Talking About the Past: 了 (le)
Talking About the Past: 了 (le)
You already know Chinese verbs never conjugate for tense — so how do you say something happened? Meet 了 (le), the small particle that marks a completed action, without ever touching the verb itself.
Grammar Comparison
Grammar Comparison
了 marks completion, not "past tense" exactly
我吃了 (wǒ chī le, I ate / I have eaten)
I ate
了 (le) attaches after a verb to signal the action is completed — closer to English "I've eaten" than a strict grammatical past tense. 我吃了苹果 (wǒ chī le píngguǒ) is "I ate an/the apple", with 了 doing all the work English would hand to the verb ending "-ed". The verb 吃 (chī, to eat) itself never changes at all, exactly as the earlier lesson on 是/有 promised.

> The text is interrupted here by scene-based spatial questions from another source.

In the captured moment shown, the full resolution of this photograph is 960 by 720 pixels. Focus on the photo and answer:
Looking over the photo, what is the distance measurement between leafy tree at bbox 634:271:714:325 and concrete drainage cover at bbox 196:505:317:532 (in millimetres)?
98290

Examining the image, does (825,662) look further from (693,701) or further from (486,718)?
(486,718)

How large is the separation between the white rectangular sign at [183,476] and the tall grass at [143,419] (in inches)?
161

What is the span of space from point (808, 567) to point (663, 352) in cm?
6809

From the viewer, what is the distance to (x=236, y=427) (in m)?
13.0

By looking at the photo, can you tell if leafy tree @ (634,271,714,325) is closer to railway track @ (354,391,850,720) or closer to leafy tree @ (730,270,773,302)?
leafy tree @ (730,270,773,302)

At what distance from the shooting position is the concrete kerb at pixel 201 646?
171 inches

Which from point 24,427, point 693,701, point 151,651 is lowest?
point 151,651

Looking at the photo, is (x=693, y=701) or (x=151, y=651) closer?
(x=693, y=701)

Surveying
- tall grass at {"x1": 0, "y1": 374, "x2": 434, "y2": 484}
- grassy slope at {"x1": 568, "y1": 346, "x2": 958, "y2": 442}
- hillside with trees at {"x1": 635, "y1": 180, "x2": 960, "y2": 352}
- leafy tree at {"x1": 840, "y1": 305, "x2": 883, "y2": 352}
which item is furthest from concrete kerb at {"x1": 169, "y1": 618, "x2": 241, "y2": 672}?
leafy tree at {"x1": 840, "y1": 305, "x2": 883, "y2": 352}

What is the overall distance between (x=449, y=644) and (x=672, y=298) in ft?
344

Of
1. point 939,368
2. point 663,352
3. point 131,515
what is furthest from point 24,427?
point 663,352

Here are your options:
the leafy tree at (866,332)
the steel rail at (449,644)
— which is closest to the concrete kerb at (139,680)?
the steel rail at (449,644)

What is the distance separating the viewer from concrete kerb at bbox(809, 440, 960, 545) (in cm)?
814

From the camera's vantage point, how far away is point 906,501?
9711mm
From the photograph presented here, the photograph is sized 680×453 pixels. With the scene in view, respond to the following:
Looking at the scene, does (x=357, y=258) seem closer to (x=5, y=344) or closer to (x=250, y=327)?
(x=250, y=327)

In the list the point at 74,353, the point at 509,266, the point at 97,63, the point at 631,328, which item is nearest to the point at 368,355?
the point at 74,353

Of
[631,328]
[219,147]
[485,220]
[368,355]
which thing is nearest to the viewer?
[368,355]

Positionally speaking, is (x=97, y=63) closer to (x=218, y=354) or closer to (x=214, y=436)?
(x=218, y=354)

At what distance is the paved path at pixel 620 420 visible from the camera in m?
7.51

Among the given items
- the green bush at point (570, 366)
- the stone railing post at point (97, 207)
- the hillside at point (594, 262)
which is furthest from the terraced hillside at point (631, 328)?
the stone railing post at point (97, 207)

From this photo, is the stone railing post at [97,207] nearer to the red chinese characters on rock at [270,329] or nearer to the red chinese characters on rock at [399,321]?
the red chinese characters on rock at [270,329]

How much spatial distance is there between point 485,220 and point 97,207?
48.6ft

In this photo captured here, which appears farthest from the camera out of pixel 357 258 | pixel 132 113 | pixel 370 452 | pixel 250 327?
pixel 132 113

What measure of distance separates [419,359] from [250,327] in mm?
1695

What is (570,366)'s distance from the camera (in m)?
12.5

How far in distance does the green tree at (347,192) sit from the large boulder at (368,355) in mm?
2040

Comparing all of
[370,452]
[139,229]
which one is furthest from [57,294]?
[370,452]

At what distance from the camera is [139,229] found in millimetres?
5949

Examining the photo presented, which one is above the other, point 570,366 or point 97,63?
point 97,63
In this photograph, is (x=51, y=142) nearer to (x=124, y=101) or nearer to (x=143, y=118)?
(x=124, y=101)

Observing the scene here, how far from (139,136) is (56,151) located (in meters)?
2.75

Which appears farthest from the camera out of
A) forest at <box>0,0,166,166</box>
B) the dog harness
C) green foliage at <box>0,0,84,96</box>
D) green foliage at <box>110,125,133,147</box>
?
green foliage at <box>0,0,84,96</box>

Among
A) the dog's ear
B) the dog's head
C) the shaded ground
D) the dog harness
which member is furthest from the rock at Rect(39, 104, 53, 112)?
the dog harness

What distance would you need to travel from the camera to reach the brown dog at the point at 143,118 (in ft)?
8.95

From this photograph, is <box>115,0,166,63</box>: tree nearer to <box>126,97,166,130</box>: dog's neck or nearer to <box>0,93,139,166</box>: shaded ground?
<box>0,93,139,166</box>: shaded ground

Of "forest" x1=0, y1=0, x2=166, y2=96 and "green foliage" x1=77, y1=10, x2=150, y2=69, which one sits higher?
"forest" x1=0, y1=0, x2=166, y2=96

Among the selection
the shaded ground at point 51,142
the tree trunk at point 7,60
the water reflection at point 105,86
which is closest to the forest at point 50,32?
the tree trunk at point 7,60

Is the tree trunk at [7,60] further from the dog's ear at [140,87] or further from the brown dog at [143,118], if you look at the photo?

了 disappears with time words that already establish the past
昨天我吃苹果 (zuótiān wǒ chī píngguǒ, Yesterday I ate an apple) — 了 is optional here
Yesterday I ate an apple
When a time word like 昨天 (zuótiān, yesterday) already makes clear the action is finished, 了 often gets dropped entirely, since it would be redundant — this is different from English, which still needs "ate" (not "eat") no matter how clear the time context is. Chinese leans on context here in a way English grammar never allows itself to.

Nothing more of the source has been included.